В ответ на это Черстин сказала «Эй! Эй!» и так толкнула ложку, что шпинат полетел мне прямо в глаза. Анна от смеха чуть не выронила тарелку. Я даже немного обиделась на неё. Черстин тоже смеялась, хотя она, конечно, не понимала, над чем смеётся Анна. Она-то считала, что так и надо, чтобы шпинат попадал людям в глаза.
Когда Черстин наелась, она стиснула зубы и стала отталкивать ложку. Остатки шпината вылились ей на платье. Потом она пила компот. Теперь нарядное платьице Черстин было не узнать — из белого оно стало пёстрым, ну и чуть-чуть белым там, куда не попали ни шпинат, ни компот.
— Как хорошо, что после обеда она будет спать! — сказала Анна.
— Да, очень, — вздохнула я.
С большим трудом мы снова раздели Черстин и натянули на неё ночную рубашечку. На это ушли наши последние силы.
— Если кому и нужно сейчас поспать, так это нам, — сказала я Анне.

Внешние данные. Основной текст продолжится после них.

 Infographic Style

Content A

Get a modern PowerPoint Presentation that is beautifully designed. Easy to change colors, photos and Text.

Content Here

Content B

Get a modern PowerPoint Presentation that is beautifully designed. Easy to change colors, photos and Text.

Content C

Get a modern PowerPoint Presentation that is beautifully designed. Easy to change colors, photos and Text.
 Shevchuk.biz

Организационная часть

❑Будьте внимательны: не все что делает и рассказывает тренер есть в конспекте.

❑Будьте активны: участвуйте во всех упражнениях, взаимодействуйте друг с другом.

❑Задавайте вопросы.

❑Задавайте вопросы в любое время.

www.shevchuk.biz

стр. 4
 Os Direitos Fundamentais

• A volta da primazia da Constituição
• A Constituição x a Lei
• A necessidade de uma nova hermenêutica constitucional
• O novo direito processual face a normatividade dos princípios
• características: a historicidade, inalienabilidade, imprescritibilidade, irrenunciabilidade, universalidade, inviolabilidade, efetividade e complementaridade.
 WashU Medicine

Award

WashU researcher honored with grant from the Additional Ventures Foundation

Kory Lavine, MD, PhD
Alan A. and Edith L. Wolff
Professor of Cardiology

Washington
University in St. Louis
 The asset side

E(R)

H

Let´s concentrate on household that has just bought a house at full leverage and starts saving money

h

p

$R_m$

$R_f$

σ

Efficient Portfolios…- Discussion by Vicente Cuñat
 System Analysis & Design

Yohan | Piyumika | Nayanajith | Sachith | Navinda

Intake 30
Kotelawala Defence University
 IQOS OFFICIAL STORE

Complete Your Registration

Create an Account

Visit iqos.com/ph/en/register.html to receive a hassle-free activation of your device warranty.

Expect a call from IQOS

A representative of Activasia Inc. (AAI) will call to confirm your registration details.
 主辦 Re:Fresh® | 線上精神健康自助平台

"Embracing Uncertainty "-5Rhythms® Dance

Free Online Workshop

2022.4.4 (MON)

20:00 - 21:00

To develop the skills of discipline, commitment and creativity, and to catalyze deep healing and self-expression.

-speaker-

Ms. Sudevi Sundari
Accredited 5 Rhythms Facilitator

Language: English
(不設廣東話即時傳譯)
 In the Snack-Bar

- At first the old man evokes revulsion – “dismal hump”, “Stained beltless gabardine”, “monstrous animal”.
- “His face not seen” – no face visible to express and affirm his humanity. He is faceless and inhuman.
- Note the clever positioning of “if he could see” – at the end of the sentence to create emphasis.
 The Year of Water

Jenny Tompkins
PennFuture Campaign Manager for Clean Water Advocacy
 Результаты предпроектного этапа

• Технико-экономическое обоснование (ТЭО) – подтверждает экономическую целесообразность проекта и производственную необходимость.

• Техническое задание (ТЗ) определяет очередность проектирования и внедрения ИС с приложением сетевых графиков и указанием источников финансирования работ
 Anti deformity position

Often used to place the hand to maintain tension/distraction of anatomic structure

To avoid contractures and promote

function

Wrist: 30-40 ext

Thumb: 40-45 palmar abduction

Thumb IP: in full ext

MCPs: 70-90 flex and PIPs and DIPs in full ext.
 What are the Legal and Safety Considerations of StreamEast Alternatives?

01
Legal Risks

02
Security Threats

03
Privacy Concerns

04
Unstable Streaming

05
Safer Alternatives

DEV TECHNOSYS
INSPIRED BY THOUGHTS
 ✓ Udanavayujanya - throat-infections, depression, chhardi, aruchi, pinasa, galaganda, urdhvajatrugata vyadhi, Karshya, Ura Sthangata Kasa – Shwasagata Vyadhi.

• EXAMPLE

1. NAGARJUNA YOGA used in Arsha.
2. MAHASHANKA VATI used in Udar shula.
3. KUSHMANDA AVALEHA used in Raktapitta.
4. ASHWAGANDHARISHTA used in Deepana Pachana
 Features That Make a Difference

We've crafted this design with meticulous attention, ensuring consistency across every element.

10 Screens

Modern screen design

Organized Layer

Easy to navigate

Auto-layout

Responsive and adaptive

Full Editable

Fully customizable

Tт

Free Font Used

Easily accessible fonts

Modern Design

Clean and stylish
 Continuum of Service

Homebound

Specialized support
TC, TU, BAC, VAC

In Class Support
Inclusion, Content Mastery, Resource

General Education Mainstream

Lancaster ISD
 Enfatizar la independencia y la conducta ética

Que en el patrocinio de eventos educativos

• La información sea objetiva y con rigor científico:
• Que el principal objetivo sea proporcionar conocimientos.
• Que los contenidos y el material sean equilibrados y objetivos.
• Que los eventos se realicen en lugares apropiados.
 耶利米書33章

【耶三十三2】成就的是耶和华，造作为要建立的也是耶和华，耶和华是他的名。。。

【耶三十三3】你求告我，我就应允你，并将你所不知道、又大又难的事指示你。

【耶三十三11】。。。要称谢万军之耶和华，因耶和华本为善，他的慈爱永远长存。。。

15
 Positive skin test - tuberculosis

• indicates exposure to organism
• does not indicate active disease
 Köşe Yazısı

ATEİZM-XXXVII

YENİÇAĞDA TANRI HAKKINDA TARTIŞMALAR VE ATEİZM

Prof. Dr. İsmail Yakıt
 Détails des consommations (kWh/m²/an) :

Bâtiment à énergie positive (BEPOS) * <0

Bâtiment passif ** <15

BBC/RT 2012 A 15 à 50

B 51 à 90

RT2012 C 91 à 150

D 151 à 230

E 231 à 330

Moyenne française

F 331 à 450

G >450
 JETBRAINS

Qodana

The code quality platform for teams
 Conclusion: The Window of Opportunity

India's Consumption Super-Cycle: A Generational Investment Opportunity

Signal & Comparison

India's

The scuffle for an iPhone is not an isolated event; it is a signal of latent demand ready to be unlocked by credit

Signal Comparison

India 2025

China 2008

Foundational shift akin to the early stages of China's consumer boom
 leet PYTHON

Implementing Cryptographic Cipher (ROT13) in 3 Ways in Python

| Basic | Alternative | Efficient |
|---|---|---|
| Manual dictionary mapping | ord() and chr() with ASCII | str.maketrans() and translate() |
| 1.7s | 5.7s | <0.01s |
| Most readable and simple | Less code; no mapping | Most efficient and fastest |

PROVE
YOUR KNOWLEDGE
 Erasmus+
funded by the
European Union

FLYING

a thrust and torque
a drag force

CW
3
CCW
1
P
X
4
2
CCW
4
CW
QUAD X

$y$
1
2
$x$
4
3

Мы уложили Черстин в кроватку, которая стояла в комнате рядом с кухней, и вышли, притворив за собой дверь. Черстин начала плакать. Сначала мы делали вид, что ничего не слышим, но она плакала всё громче и громче. Наконец Анна просунула голову в дверь и крикнула:
— Сейчас же замолчи, противная девчонка!
Всем известно, что с детьми надо говорить спокойно и ласково, но иногда это не получается. Хотя, конечно, газеты правы — дети становятся несносными, если на них кричат. Во всяком случае, наша Черстин. Она просто зашлась от визга. Мы побежали к ней. Она обрадовалась, стала прыгать в кроватке и кричать: «Эй! Эй!» Пока мы с ней сидели, она продолжала прыгать. Потом просунула руку между прутьями кровати, погладила меня и прижалась щекой к моей щеке.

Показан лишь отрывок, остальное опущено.